_Problems to solve_
**a.** In the data security passage, what contributes more to breaches than anything else?
**b.** Continue the passage on data security in India from its final sentence.

_Source excerpt_
Defending against these threats is not merely about enhancing technological security. It is about addressing the vulnerability of people. There is nothing that contributes more to breaches than the mistakes people make. Most of the incidents recounted in this book have happened not merely because of weak technology but because of errors in judgement by humans. It could be about people clicking on something they shouldn’t have or people disclosing passwords that they should obviously have kept to themselves.
Much of it boils down to ignorance, or a lack of appreciation of how actions of an individual can impact the data security of a company. When we are young, we are taught to close the doors and windows and lock them at night. The problem with India is that, at the moment, many of those who are on to the digital bandwagon don’t know the importance of closing doors and windows.
There will be more attacks from those hiding behind a digital veil, and it is important to empower the digital populace with knowledge to fight them. At the moment though, the conversations around these issues remain far too closeted. As the founder of a major Indian start-up told me, ‘Data security is a reactive topic, and as a country we don’t have conversations on security until shit hits the fan.’
This book is an effort to start this conversation. It is my two cents’ worth to trigger a more honest appreciation of data security in our society. There are enough instances of breaches in the country that have hurt businesses as well as individuals. It was a difficult task to get people to talk openly about these instances of data theft, and many refused to cooperate.

_Records_
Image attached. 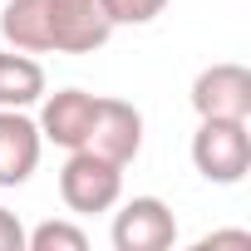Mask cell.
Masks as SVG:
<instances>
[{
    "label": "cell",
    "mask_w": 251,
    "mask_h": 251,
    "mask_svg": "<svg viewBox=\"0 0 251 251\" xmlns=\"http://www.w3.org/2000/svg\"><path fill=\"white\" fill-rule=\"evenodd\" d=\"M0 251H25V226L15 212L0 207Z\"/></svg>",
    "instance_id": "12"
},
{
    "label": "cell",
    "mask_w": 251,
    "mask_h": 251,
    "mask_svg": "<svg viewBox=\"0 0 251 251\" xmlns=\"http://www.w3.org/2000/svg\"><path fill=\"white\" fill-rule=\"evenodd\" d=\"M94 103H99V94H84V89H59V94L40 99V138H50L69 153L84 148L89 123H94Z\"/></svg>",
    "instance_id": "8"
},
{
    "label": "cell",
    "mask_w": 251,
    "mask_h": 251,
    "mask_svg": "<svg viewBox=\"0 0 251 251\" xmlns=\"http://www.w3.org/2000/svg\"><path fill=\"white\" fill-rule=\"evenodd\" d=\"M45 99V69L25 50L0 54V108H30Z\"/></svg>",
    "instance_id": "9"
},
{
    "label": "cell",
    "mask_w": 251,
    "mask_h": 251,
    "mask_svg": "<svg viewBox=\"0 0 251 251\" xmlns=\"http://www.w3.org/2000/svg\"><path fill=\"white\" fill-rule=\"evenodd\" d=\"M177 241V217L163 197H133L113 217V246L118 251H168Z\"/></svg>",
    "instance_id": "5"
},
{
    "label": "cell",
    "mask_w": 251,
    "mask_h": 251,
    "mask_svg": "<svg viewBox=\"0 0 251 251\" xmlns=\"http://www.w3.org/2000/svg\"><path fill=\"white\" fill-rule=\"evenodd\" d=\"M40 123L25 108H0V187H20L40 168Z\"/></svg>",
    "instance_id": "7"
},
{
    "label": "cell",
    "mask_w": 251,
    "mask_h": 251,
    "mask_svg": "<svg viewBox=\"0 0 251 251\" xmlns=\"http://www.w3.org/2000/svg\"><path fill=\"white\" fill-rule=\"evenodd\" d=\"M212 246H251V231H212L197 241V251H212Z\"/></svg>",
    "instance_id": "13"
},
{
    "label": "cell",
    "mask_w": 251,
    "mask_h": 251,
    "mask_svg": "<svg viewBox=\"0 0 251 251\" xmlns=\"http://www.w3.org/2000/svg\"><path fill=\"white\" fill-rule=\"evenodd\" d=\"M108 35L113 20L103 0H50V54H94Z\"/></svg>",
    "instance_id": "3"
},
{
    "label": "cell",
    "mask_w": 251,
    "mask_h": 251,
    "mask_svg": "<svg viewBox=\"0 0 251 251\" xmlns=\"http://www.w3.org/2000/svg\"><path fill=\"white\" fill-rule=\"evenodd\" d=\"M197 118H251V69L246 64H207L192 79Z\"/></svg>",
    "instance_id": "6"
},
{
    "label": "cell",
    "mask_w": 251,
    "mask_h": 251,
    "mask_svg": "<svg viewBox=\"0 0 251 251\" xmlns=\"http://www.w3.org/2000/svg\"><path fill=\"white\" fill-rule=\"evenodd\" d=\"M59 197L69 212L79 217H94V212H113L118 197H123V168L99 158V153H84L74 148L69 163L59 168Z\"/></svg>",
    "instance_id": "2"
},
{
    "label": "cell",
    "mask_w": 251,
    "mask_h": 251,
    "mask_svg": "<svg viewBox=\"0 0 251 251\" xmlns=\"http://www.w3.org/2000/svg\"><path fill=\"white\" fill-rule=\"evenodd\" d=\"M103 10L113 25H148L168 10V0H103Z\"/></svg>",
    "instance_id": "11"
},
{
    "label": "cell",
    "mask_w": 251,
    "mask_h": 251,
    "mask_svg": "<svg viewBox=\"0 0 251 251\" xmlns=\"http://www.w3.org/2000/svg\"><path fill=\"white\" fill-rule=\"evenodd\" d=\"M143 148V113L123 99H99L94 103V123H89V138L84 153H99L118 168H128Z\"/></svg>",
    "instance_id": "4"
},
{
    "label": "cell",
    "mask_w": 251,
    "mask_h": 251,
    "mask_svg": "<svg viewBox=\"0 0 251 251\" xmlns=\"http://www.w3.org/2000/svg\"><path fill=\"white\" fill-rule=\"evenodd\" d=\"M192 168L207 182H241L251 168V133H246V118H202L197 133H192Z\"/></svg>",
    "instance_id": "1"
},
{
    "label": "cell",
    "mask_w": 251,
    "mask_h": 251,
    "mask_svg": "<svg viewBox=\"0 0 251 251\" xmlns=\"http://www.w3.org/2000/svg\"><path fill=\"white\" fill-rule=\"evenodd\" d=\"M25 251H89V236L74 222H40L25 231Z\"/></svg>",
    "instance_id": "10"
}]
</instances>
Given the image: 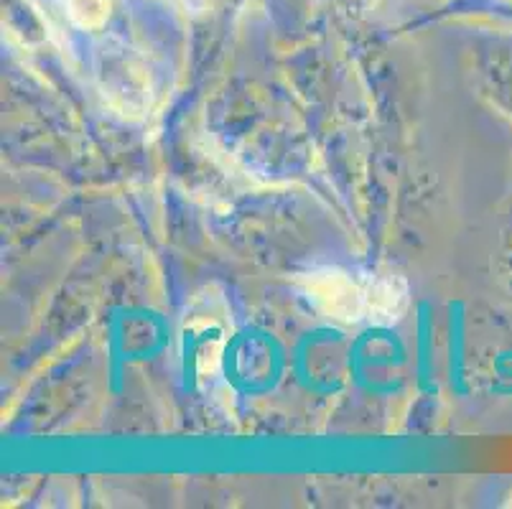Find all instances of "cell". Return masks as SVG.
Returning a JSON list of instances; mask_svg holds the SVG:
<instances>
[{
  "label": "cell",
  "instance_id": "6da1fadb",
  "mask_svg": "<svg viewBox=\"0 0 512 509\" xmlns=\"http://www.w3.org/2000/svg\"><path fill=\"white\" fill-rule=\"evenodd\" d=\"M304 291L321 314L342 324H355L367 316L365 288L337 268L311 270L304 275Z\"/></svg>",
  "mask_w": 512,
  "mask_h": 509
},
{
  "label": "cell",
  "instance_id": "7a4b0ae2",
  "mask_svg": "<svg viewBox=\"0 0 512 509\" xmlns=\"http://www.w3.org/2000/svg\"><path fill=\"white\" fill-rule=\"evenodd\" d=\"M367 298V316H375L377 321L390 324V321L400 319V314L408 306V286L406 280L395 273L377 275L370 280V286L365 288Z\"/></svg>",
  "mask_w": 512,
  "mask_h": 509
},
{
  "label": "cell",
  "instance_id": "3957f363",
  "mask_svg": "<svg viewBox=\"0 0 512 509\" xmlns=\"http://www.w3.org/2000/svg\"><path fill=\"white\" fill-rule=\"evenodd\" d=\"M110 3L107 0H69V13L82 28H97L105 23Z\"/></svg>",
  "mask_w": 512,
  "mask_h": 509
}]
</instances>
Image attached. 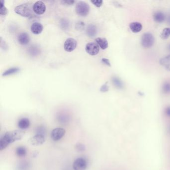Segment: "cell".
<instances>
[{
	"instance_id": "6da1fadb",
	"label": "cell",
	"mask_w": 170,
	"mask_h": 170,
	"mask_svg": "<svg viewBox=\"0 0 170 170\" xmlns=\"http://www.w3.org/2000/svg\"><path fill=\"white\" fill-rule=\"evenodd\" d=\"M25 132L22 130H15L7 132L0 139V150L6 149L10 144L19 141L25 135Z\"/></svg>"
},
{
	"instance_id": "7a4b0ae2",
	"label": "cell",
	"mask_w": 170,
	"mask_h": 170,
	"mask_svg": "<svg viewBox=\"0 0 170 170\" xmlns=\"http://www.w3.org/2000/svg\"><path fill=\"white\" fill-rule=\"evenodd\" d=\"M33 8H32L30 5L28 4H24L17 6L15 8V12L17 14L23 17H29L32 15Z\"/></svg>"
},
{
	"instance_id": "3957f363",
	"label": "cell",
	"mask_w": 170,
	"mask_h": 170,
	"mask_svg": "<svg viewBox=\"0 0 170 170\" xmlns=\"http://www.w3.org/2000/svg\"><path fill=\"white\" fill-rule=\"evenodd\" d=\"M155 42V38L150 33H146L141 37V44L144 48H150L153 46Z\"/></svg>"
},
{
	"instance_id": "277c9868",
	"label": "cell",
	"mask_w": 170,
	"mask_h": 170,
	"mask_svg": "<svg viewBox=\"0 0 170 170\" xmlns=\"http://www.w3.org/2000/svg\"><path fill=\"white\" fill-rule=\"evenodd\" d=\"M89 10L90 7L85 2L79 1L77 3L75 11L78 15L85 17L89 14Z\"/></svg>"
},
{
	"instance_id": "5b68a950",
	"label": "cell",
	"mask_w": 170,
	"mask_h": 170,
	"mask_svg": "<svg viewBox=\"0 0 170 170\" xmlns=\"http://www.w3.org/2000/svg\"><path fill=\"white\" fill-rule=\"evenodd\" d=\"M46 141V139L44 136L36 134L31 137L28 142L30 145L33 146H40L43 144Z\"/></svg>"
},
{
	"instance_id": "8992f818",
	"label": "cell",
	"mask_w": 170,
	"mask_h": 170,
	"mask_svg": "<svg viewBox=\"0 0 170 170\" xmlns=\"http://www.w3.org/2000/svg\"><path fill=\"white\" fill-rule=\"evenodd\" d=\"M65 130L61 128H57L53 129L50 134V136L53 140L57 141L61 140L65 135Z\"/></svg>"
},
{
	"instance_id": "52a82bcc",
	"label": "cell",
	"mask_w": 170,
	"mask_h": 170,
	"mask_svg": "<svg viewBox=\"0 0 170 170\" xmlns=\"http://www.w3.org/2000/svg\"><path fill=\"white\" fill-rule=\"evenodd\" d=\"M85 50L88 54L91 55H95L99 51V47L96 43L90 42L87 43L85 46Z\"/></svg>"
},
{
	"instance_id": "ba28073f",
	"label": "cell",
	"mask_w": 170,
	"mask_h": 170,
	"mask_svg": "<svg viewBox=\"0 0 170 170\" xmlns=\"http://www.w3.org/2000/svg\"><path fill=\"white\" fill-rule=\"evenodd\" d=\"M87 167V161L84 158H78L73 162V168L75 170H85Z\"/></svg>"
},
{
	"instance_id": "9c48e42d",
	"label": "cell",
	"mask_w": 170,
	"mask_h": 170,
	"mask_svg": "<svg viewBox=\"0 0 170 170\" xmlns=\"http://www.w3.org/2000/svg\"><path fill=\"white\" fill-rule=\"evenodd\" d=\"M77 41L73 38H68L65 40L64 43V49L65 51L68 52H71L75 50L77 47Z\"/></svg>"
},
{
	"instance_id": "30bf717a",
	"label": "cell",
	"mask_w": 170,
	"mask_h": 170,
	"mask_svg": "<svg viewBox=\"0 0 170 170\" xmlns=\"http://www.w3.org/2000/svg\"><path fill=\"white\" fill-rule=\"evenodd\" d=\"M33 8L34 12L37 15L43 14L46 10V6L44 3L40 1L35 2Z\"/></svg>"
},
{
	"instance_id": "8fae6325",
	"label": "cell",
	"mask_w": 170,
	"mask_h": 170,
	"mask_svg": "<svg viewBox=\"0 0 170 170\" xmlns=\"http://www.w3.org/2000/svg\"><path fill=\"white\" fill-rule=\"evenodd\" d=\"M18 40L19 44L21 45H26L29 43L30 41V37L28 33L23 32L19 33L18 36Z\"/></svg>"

_Answers in order_
**a.** The mistakes people make.

**b.**
Thankfully, there were some who agreed with my submission that it was time that we became more open. Many of them were crime-fighters at the forefront of these instances and were governed by iron-clad contracts that didn’t allow them to reveal anything except the merest generalities, but they still chose to collaborate for this book.
Over the next few chapters, I will recount a few instances of where data was siphoned off from Indian entities. I will look at how these cases were investigated and how, in some instances, collaboration among stakeholders enabled a fightback. The thing about data theft in India is that those who know stories about how the tentacles of cybersecurity and data theft intertwine with everyday life know all about it and know it in depth. But beyond that echo chamber, ordinary folk as well as the future leaders of Indian businesses may not. This book is for them.
This is not meant to be a technical treatise, and I’m clearly not a techie to write one. It is meant to be a gentle tap on their shoulders to remind them of the importance of making sure that their data and the data generated by their company remains safe. This is not written for people who know all about breaches, particularly from within the security community. This is for people who are unaware of the extent of the problem. Life in this day and age becomes a little bit safer when individuals become a little bit more informed.
I hope you enjoy the read.
CHAPTER 1
THE CON IN THE CODE
The Mightiest Can Fall for the Simplest of Traps
The journalist couldn’t believe what he was hearing.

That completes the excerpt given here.